What needs to be done: Reproduce all entries verbatim, with nothing added or dropped.

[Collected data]
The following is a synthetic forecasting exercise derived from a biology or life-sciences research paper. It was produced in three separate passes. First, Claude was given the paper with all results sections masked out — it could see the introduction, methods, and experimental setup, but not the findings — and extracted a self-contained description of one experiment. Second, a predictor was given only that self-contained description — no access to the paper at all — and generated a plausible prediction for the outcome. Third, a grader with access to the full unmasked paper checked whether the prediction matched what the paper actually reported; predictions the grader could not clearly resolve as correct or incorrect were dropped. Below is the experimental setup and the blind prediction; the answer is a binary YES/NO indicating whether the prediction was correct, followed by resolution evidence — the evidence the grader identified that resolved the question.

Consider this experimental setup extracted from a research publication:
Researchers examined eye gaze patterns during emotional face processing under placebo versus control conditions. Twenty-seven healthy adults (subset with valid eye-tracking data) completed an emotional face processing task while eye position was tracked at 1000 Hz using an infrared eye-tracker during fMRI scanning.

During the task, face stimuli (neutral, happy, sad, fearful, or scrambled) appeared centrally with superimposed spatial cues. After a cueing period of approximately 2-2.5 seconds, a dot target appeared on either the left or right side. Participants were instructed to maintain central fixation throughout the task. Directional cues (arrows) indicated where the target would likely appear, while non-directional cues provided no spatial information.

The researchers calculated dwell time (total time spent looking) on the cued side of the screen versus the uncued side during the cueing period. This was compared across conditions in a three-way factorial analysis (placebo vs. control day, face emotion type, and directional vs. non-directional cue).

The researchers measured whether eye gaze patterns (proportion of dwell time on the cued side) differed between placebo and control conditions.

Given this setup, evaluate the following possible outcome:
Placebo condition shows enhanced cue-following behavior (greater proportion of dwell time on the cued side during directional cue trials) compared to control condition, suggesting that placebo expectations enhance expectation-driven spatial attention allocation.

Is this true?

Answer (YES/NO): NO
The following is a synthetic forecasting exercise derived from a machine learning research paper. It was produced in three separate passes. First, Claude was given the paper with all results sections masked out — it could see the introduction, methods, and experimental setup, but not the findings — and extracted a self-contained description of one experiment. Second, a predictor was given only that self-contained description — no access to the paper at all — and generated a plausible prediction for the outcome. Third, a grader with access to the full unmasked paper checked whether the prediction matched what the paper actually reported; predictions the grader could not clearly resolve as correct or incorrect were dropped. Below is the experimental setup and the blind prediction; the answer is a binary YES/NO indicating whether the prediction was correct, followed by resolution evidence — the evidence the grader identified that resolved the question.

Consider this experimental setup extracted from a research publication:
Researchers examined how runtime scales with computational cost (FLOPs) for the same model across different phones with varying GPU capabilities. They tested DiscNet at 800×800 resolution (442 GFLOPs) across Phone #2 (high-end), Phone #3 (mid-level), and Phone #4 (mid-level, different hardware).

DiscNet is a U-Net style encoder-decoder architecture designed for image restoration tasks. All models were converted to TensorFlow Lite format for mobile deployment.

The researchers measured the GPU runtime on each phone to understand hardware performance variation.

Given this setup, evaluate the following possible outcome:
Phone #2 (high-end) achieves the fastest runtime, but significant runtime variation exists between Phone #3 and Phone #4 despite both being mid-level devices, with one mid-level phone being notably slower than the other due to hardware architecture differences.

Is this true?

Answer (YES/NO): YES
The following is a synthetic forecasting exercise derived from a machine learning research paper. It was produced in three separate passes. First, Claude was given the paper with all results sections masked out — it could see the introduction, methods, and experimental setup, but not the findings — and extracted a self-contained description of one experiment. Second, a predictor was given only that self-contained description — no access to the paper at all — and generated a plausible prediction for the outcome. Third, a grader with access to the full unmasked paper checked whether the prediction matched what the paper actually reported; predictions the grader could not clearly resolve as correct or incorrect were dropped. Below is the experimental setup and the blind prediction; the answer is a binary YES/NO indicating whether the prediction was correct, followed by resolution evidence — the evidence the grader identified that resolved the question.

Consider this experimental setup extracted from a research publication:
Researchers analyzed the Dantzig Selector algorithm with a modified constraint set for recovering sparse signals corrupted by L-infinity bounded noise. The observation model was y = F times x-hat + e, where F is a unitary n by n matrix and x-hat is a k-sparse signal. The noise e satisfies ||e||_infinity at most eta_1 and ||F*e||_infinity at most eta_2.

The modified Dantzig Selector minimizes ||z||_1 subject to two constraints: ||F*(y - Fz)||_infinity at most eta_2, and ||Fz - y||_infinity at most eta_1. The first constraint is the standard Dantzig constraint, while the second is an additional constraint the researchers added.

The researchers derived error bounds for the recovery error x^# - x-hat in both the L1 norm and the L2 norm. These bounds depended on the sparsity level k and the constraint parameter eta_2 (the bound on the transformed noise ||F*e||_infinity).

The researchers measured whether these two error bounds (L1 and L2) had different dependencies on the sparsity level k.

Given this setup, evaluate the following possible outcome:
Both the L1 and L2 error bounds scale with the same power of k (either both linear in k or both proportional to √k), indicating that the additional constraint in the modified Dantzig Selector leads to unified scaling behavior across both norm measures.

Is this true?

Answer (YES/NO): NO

Answer space:
The following is a synthetic forecasting exercise derived from a biology or life-sciences research paper. It was produced in three separate passes. First, Claude was given the paper with all results sections masked out — it could see the introduction, methods, and experimental setup, but not the findings — and extracted a self-contained description of one experiment. Second, a predictor was given only that self-contained description — no access to the paper at all — and generated a plausible prediction for the outcome. Third, a grader with access to the full unmasked paper checked whether the prediction matched what the paper actually reported; predictions the grader could not clearly resolve as correct or incorrect were dropped. Below is the experimental setup and the blind prediction; the answer is a binary YES/NO indicating whether the prediction was correct, followed by resolution evidence — the evidence the grader identified that resolved the question.

Consider this experimental setup extracted from a research publication:
Researchers examined eye gaze patterns during emotional face processing under placebo versus control conditions. Twenty-seven healthy adults (subset with valid eye-tracking data) completed an emotional face processing task while eye position was tracked at 1000 Hz using an infrared eye-tracker during fMRI scanning.

During the task, face stimuli (neutral, happy, sad, fearful, or scrambled) appeared centrally with superimposed spatial cues. After a cueing period of approximately 2-2.5 seconds, a dot target appeared on either the left or right side. Participants were instructed to maintain central fixation throughout the task. Directional cues (arrows) indicated where the target would likely appear, while non-directional cues provided no spatial information.

The researchers calculated dwell time (total time spent looking) on the cued side of the screen versus the uncued side during the cueing period. This was compared across conditions in a three-way factorial analysis (placebo vs. control day, face emotion type, and directional vs. non-directional cue).

The researchers measured whether eye gaze patterns (proportion of dwell time on the cued side) differed between placebo and control conditions.

Given this setup, evaluate the following possible outcome:
Placebo condition shows enhanced cue-following behavior (greater proportion of dwell time on the cued side during directional cue trials) compared to control condition, suggesting that placebo expectations enhance expectation-driven spatial attention allocation.

Is this true?

Answer (YES/NO): NO
The following is a synthetic forecasting exercise derived from a machine learning research paper. It was produced in three separate passes. First, Claude was given the paper with all results sections masked out — it could see the introduction, methods, and experimental setup, but not the findings — and extracted a self-contained description of one experiment. Second, a predictor was given only that self-contained description — no access to the paper at all — and generated a plausible prediction for the outcome. Third, a grader with access to the full unmasked paper checked whether the prediction matched what the paper actually reported; predictions the grader could not clearly resolve as correct or incorrect were dropped. Below is the experimental setup and the blind prediction; the answer is a binary YES/NO indicating whether the prediction was correct, followed by resolution evidence — the evidence the grader identified that resolved the question.

Consider this experimental setup extracted from a research publication:
Researchers examined how runtime scales with computational cost (FLOPs) for the same model across different phones with varying GPU capabilities. They tested DiscNet at 800×800 resolution (442 GFLOPs) across Phone #2 (high-end), Phone #3 (mid-level), and Phone #4 (mid-level, different hardware).

DiscNet is a U-Net style encoder-decoder architecture designed for image restoration tasks. All models were converted to TensorFlow Lite format for mobile deployment.

The researchers measured the GPU runtime on each phone to understand hardware performance variation.

Given this setup, evaluate the following possible outcome:
Phone #2 (high-end) achieves the fastest runtime, but significant runtime variation exists between Phone #3 and Phone #4 despite both being mid-level devices, with one mid-level phone being notably slower than the other due to hardware architecture differences.

Is this true?

Answer (YES/NO): YES
The following is a synthetic forecasting exercise derived from a machine learning research paper. It was produced in three separate passes. First, Claude was given the paper with all results sections masked out — it could see the introduction, methods, and experimental setup, but not the findings — and extracted a self-contained description of one experiment. Second, a predictor was given only that self-contained description — no access to the paper at all — and generated a plausible prediction for the outcome. Third, a grader with access to the full unmasked paper checked whether the prediction matched what the paper actually reported; predictions the grader could not clearly resolve as correct or incorrect were dropped. Below is the experimental setup and the blind prediction; the answer is a binary YES/NO indicating whether the prediction was correct, followed by resolution evidence — the evidence the grader identified that resolved the question.

Consider this experimental setup extracted from a research publication:
Researchers analyzed the Dantzig Selector algorithm with a modified constraint set for recovering sparse signals corrupted by L-infinity bounded noise. The observation model was y = F times x-hat + e, where F is a unitary n by n matrix and x-hat is a k-sparse signal. The noise e satisfies ||e||_infinity at most eta_1 and ||F*e||_infinity at most eta_2.

The modified Dantzig Selector minimizes ||z||_1 subject to two constraints: ||F*(y - Fz)||_infinity at most eta_2, and ||Fz - y||_infinity at most eta_1. The first constraint is the standard Dantzig constraint, while the second is an additional constraint the researchers added.

The researchers derived error bounds for the recovery error x^# - x-hat in both the L1 norm and the L2 norm. These bounds depended on the sparsity level k and the constraint parameter eta_2 (the bound on the transformed noise ||F*e||_infinity).

The researchers measured whether these two error bounds (L1 and L2) had different dependencies on the sparsity level k.

Given this setup, evaluate the following possible outcome:
Both the L1 and L2 error bounds scale with the same power of k (either both linear in k or both proportional to √k), indicating that the additional constraint in the modified Dantzig Selector leads to unified scaling behavior across both norm measures.

Is this true?

Answer (YES/NO): NO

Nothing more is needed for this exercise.